The odds ratio and corresponding p-value are given for the coefficient. P(x) provides the probability of converting from normal cognition (NC) to mild cognitive impairment (MCI) or Alzheimer's disease (AD) for a hypothetical individual who has a PAD or grey matter volume (x) at 1 standard deviation (SD) SD below (x = μ – SD) or above (x = μ + SD) the mean (μ) at baseline. In addition, the Brier score and the area under the curve (AUC) are provided as overall performance measures.

We also estimated conversion probabilities for hypothetical subjects with PAD and grey matter volume at one standard deviation (SD) below the mean, at the mean, and one standard deviation above the mean. These represent population-level probability estimates at different points along the PAD distribution. The general probability curves are presented in Fig. 4a. The conversion probability for having a PAD one SD below the mean ranged from 7 to 12% across methods. In contrast, the conversion probability for having a PAD one SD above the mean increased, ranging from 18 to 25%, with brainage showing the largest difference between conversion probabilities for low and high PAD values (7% vs 25%). Having a mean PAD value resulted in similar conversion probabilities across methods (13–14%). The conversion probability based on grey matter volume followed a similar, but inverted, trend, with conversion probabilities of 20% at one SD below the mean, 14% at the mean, and 10% at one SD above the mean.

Fig. 4.

Longitudinal analysis of PAD. a) The probability of conversion from normal cognition (NC, n = 857) to mild cognitive impairment (MCI) or Alzheimer's disease (AD) plotted against baseline PAD values for each package. The black rug plot at the base of each subplot shows individual PAD values from the dataset. The curves are estimated with the covariates fixed to their respective means, and sex was set to female. The shaded areas represent the 95% confidence intervals. b) The association between baseline PAD and four-year change in normalised grey matter volume (GMV/ICV) and memory performance (ADNI-Mem) by diagnosis (NC = green, n = 857; MCI = yellow, n = 1070; AD = red, n = 403). The error-bars indicate the 95% confidence interval. c) The association between four-year change in PAD and four-year change in normalised grey matter volume (GMV/ICV) or memory performance (ADNI-Mem) by diagnosis (NC = green, n = 857; MCI = yellow, n = 1070; AD = red, n = 403). The associations were adjusted for their respective baseline values. The error-bars indicate the 95% confidence interval.

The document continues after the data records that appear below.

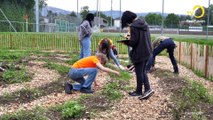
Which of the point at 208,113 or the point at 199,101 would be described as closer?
the point at 208,113

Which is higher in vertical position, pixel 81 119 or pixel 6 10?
pixel 6 10

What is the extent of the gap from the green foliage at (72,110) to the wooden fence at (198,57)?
6.16 m

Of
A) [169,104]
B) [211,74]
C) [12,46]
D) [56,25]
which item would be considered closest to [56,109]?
[169,104]

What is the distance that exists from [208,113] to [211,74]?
5290 mm

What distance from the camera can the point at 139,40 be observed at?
23.4ft

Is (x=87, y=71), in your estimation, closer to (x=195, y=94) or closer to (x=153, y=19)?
(x=195, y=94)

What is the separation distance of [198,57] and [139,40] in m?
5.74

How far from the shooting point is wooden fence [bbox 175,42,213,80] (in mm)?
11461

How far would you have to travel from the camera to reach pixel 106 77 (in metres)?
9.95

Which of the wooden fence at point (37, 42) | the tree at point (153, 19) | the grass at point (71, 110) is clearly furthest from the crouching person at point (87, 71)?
the tree at point (153, 19)

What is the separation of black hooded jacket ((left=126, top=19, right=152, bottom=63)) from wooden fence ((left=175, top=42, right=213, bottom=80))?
4.63m

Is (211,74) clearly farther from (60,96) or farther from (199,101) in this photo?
(60,96)

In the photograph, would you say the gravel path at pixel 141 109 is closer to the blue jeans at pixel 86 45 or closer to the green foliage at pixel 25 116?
the green foliage at pixel 25 116

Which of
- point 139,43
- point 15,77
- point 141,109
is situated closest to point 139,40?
point 139,43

The discriminative ability, i.e., the frequency at which individuals with high PAD convert, of the models and grey matter volume was moderate. The AUCs ranged from 0.67 (mccqrnn) to 0.73 (brainage), and their calibration performance was similar across all methods (approximately 0.12).

The results for the MCI to AD conversion are presented in the supplementary materials (Supplementary Table S4 and Supplementary Figure S4). Briefly, both a one-year increase in PAD and a 1% increase in ICV-normalised grey matter volume slightly showed elevated ORs for conversion compared to those observed for NC to MCI/AD conversion across all brain age prediction methods. We also report the results using a traditional Cox proportional-hazards regression, in Supplementary Table S5, with virtually identical results in AUC and Brier score.

Associations between PAD and rates of decline in grey matter volume and memory function

To further investigate the clinical utility of brain age predictions, we examined the associations between PAD at baseline and subsequent changes in memory performance and normalised grey matter volume over four years across diagnostic groups (Fig. 4b, Supplementary Table S6). Results using change in hippocampal grey matter volume as dependent variable are presented in Supplementary Figure S5a and Supplementary Table S7.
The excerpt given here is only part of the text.